This article can easily be taken out of context, but I hope the essence of it will get through to the readers. One month ago, I encouraged John Doe Defendants involved in bittorrent cases to consider having your attorney (myself or any other) write a NO SETTLEMENT LETTER on your behalf indicating to the copyright troll that there is no guilt, and there will be no settlement.
Among the various forms of representation our firm offers, this approach is called the “No Settlement” Representation Option.
However, to my surprise, while I might have a hundred people call our Cashman Law Firm, PLLC each month for their various cases, *NOT ONE* has called to inquire about the “no settlement” settlement letter option.
THE SOURCE OF THE “NO SETTLEMENT” LETTER STRATEGY
It occurred to me this afternoon that the reason for this is that John Doe defendants might not understand WHY this letter would be of use to them. Our Cashman Law Firm, PLLC has been defending clients accused of copyright infringement since 2010 when the first bittorrent-based copyright infringement defendants were sued. We obviously were not the only law firm that took on these clients (there were about 20 of us, some of whom I still speak to regularly and consider my friends and peers), but there is merit in knowing that we have been with these cases since the beginning. Thus, we do have some authority in understanding the dynamics of the cases.
In March, there was a paper written by Professor Sag and Jake Haskell entitled “Defense Against the Dark Arts of Copyright Trolling,” or “DADA,” if you want to refer to it in shorthand. In this paper, the scheme of copyright trolling is exposed, specifically discussing Guardaley’s “Black Box” and the actual absence of evidence from the lawsuits. In that paper, the solution even from these authorities is to have your attorney write a letter to the plaintiff attorney denying guilt and refusing to settle claims against innocent defendants. While our Cashman Law Firm, PLLC offered what we called an ‘ignore’ route to defendants which accomplished a similar result for our clients (no settlement, flat-fee unlimited representation until a dismissal), as a result of Sag’s paper, we are offering a ‘no settlement letter’ strategy as suggested to call the bluff of the copyright troll.

# [Direction 1]
Answer these from the article:
(a) Since what year has the firm defended clients accused of copyright infringement?
(b) What is the full title of the paper by Professor Sag and Jake Haskell?
(c) How many callers have asked about the "no settlement" letter option?
# [Direction 2]
Copy out everything in the article from "Among the various" down to "settlement letter option.".

# [Supplied information]
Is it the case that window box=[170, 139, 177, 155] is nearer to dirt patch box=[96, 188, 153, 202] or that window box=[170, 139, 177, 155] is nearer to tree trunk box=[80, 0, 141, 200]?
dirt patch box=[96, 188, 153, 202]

# [Full solution 1]
(a) 2010
(b) "Defense Against the Dark Arts of Copyright Trolling"
(c) Not one

# [Full solution 2]
Among the various forms of representation our firm offers, this approach is called the “No Settlement” Representation Option.
However, to my surprise, while I might have a hundred people call our Cashman Law Firm, PLLC each month for their various cases, *NOT ONE* has called to inquire about the “no settlement” settlement letter option.